» WHAT TO WORK ON
1 – List the distinct card ranks that appear in the two example hands in the full-house probability text.
2 – In the full-house probability text, write out the passage between "We have a standard" and "a full house.", inclusive, swapping "outcomes" for "results".
3 – Extend the full-house probability text from its last sentence.

We have a standard deck of 52 cards, with 4 cards in each of 13 ranks.  We call a 5-card poker hand a full house if the hand has 3 cards of one rank and 2 cards of another rank (such as 33355 or AAAKK).  What is the probability that five cards chosen at random form a full house?
Explanation: The total number of outcomes is just the number of ways to choose 5 cards from a set of 52, which is $\binom{52}{5} = 2,\!598,\!960$.  Notice that in this count, we don't care about the order in which the cards are chosen.

To count the number of successful outcomes, we turn to constructive counting, thinking about how we'd construct a full house.

To form a full house, we have to choose:

A rank for the 3 cards.  This can be done in 13 ways.

» Entries from a dataset
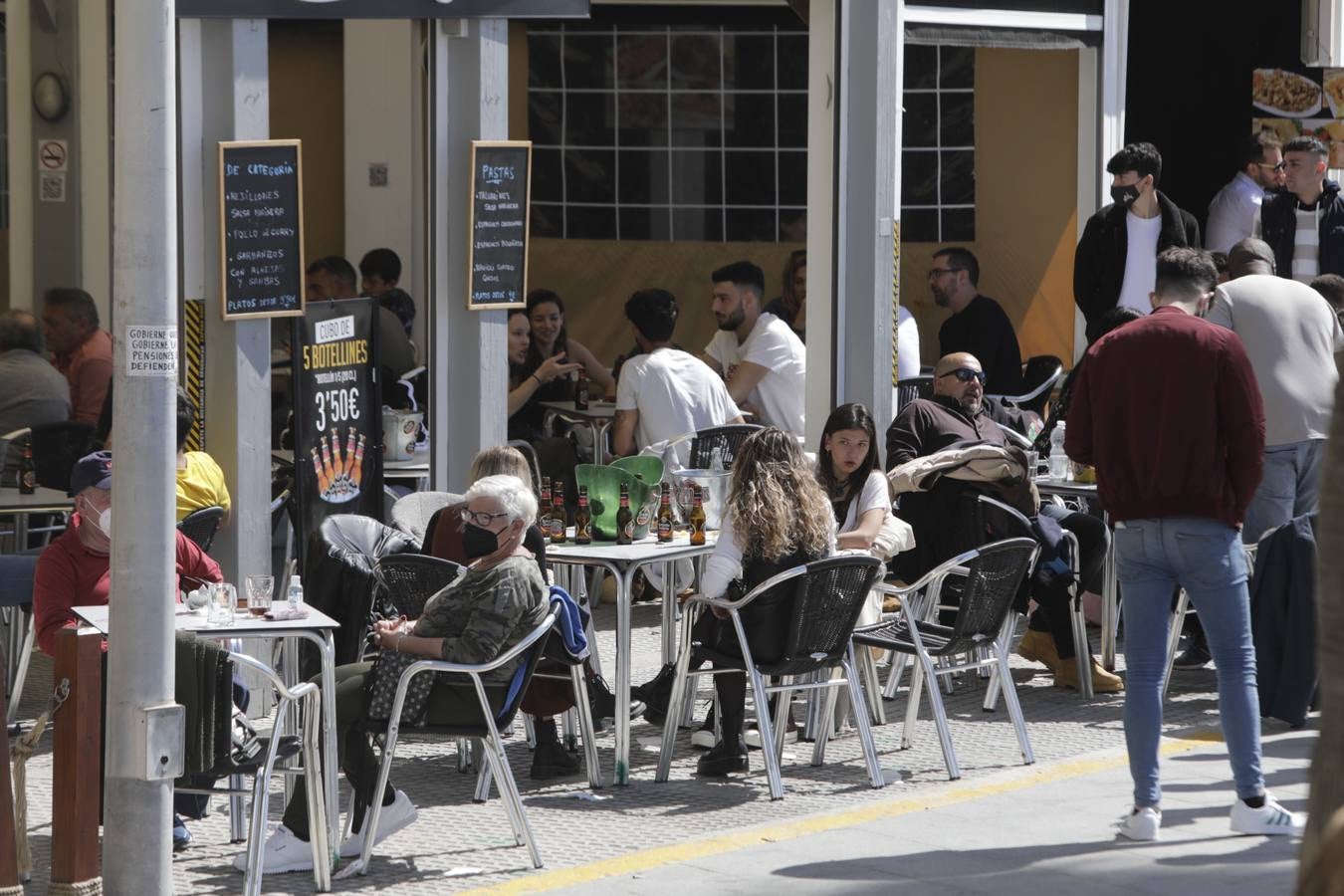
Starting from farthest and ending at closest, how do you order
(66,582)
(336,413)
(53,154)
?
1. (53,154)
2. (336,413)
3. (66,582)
* * *
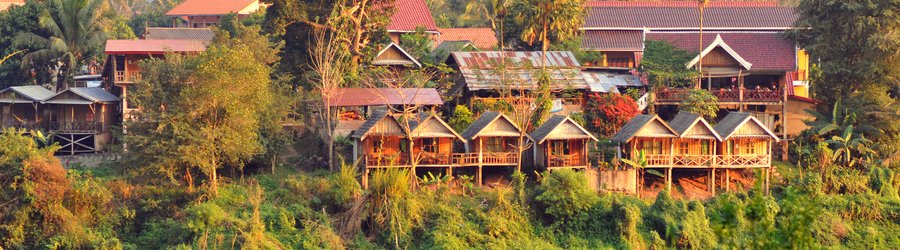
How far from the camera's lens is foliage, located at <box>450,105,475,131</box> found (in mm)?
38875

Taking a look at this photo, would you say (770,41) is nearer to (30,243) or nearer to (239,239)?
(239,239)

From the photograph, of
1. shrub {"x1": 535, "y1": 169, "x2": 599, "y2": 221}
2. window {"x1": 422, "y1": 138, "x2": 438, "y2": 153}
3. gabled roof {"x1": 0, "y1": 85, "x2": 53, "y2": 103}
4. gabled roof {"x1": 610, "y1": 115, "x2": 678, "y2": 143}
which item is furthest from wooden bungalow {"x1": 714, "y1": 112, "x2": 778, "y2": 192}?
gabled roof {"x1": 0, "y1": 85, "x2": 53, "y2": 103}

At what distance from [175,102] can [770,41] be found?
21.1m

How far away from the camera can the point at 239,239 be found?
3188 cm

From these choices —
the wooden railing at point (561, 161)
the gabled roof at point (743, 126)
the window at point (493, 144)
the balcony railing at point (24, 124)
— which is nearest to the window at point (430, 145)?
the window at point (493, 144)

» RESPONSES TO THE EXERCISE
1 – 3, 5, A, K

2 –
We have a standard deck of 52 cards, with 4 cards in each of 13 ranks.  We call a 5-card poker hand a full house if the hand has 3 cards of one rank and 2 cards of another rank (such as 33355 or AAAKK).  What is the probability that five cards chosen at random form a full house?
Explanation: The total number of results is just the number of ways to choose 5 cards from a set of 52, which is $\binom{52}{5} = 2,\!598,\!960$.  Notice that in this count, we don't care about the order in which the cards are chosen.

To count the number of successful results, we turn to constructive counting, thinking about how we'd construct a full house.

3 –
3 of the 4 cards of that rank.  This can be done in $\binom{4}{3} = 4$ ways.

A rank for the other 2 cards.  This can be done in 12 ways (since we can't choose the rank that we chose in (a)).

2 of the 4 cards of that rank.  This can be done in $\binom{4}{2} = 6$ ways.

Again, note that in each of the steps in our constructive count, we don't care about the order in which the cards are chosen.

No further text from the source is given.